I'd love to have one or two! :thumbsup:


----------



## Marty (Oct 20, 1999)

I'll get pics up soon.

I understand how you guys feel, I thought about it myself. What is stopping me is I have friends that are resin casters and I have had conversations with them about this. They don't like being accused of copying someone else's work and they don't like it when they believe someone has copied their work.

If the Mead brother that made this gave his permission, I would do it.

Sorry,
Marty
Marysville, OH


----------



## Marty (Oct 20, 1999)

here is what I have:










here is the bottom of the wing










I am assuming the parachute pack has to be drilled to accept the steel rods. I am guessing the wing is just glued to the tops of the steel rods.

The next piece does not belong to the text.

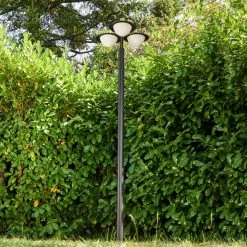 Hofstein Theux Außenstehleuchte Schwarz, Gold, 3-flammig -Günstiges Wegeleuchten Geschäft theux aussenstehleuchte h3344873 3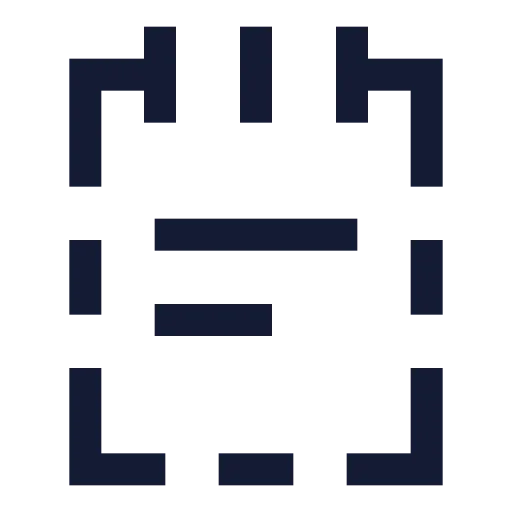 Notepad Text Dashed Icon in Stroke Sharp style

I have been experimenting with different rear wheels/tires. The one pictured are NOS AJ's Indy Radicals. I have a few fronts I want to try.

Marty


----------



## fordcowboy (Dec 27, 1999)

Here's my dragsters from the Mead Bros. They used JL die cast to use a mold. Sometimes you can catch one of them on the board. So you might ask or send them an email about using their idea.
--FCB


----------



## Joe65SkylarkGS (Feb 15, 2010)

fordcowboy said:


> Here's my dragsters from the Mead Bros. They used JL die cast to use a mold. Sometimes you can catch one of them on the board. So you might ask or send them an email about using their idea.
> --FCB



fcb you said it all right there. Since they did most of their stuff from JL and HW's cars, they surely can't see any issue using the molds that weren't their own to begin with in the first place.

Now that the JL dragsters came up, I recall that I have the entire series from the 90's in storage and they are around and available so no big deal here. Any one of the casters here can get a JL dragster and have at it.

And if anyoone does, please don't forget me as I would like to get a few in my own collection.


----------



## Reaper (Jan 17, 2005)

Here are the ones that I built then made a video of them.


----------



## Marty (Oct 20, 1999)

So back to my original question. How is the rear wing attached to the metal struts?

Thanks,
Marty
Marysville, OH


----------



## Joe65SkylarkGS (Feb 15, 2010)

Reaper said:


> Here are the ones that I built then made a video of them.
> 
> YouTube - ‪Top Fuel HO Slot Car Drag Race, Big Daddy vs Bounty Hunter‬‏



Dude, that may be the best HO video I seen. Great stuff bud. :thumbsup:


----------



## Dyno Dom (May 26, 2007)

Nice pics & great video! :thumbsup:
Marty, your 2nd pic showing the wing w/2 small ribs is labeled to be the bottom. The pic from FCB shows the ribs to be the top and the tubing is fastened to the underside. Possibly the chassis can be drilled for the 4 mounting points of the tubing & fastened w/adhesive.


----------



## fordcowboy (Dec 27, 1999)

Do i have my wings upside down?


----------



## Marty (Oct 20, 1999)

fordcowboy said:


> Do i have my wings upside down?


I'm pretty sure yours are correct. How did you attach them?

Marty
Marysville, OH


----------



## fordcowboy (Dec 27, 1999)

super glue lendell


----------